All these people are Ocean leaders in disguise, cleverly fronting as bankers, firefighters, waitstaff, teachers and artists.  The Ocean is a fascinating place with the ability to inspire and draw together people from all walks of life.  For most life changed over the years, new passions grew, and they ended up with careers where they wear real clothes to work.  But your love for the ocean doesn’t need to pay your rent in order for you to become a leader in conserving and protecting this place.  Reach out to your coworkers, neighbors, friends, family, and find out the once aspiring scientists, surfers, dolphin trainers, and beach combers in your life.  Encourage them and yourself to stay tuned to speakupforblue.com for ways to get informed and involved in local ocean conservation.

I want to hear from you Ocean Leaders!

What made you fall in love with the ocean? 

Did you: read a book about a nautical adventure, see a picture of a strange or fantastic sea creature, chase crabs along a coastline somewhere, smell salty air, or see Flipper and Shamu on tv?

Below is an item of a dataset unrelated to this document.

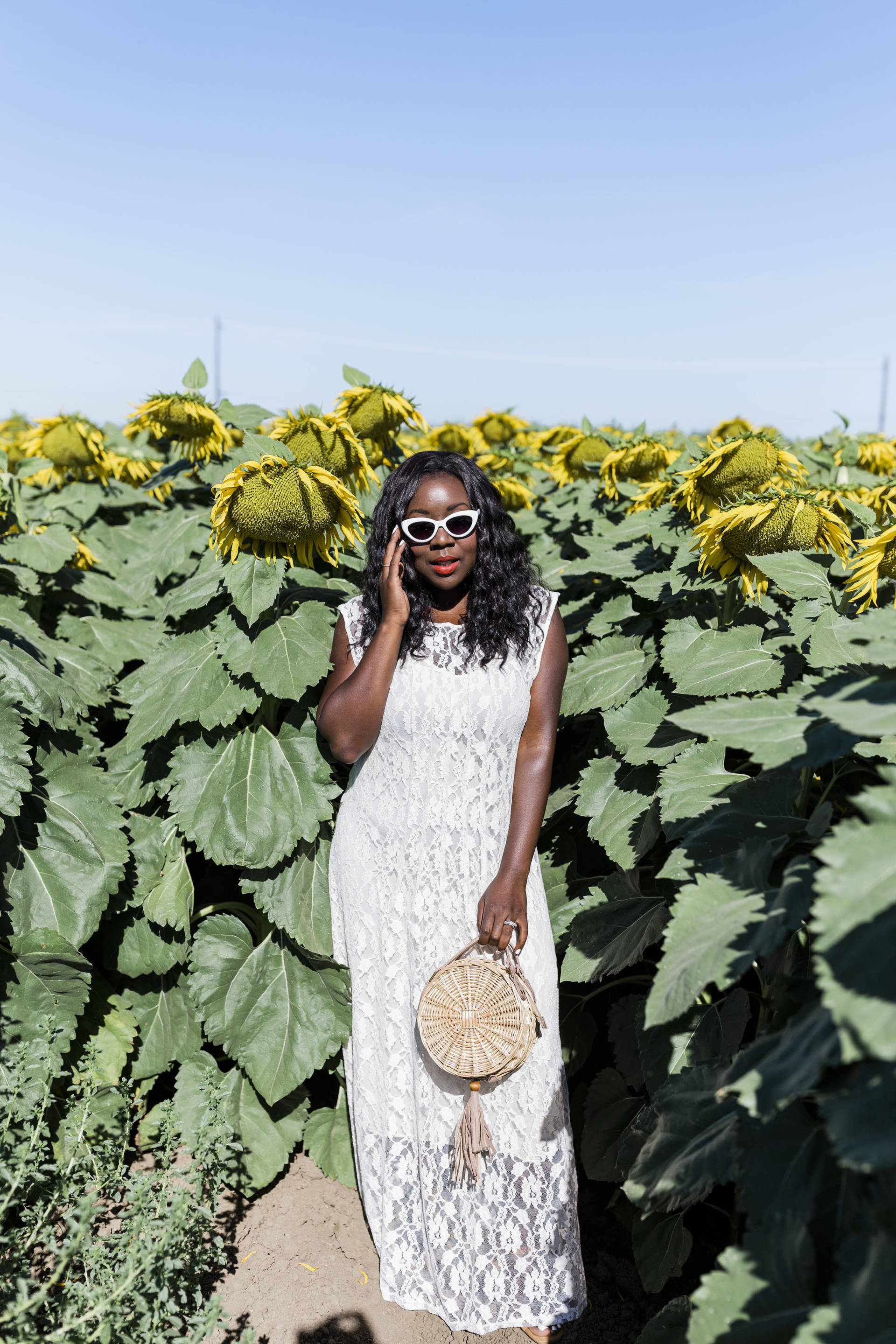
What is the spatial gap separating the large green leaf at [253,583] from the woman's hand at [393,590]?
366mm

Maybe it was standing on a surfboard for the first time, eating an especially delicious piece of seafood or getting pummeled by a crashing wave?

Are you still waiting for your first toes-in-the-water experience?

How did you first realize your passion for the ocean?

About the Author

Megan Cook is a graduate of Oregon State University with a B.Sc. in biology, chemistry and marine biology.  Her passion for exploration, working with great leaders, and fostering understanding of today’s changing oceans has carried Megan working all around the world.  She is inspired by the necessity of connecting the people with an understanding of their reliance and impact on the ocean.  Currently living in Hawaii, Megan works as a field biologist on an invasive species control team and is trying to learn to surf.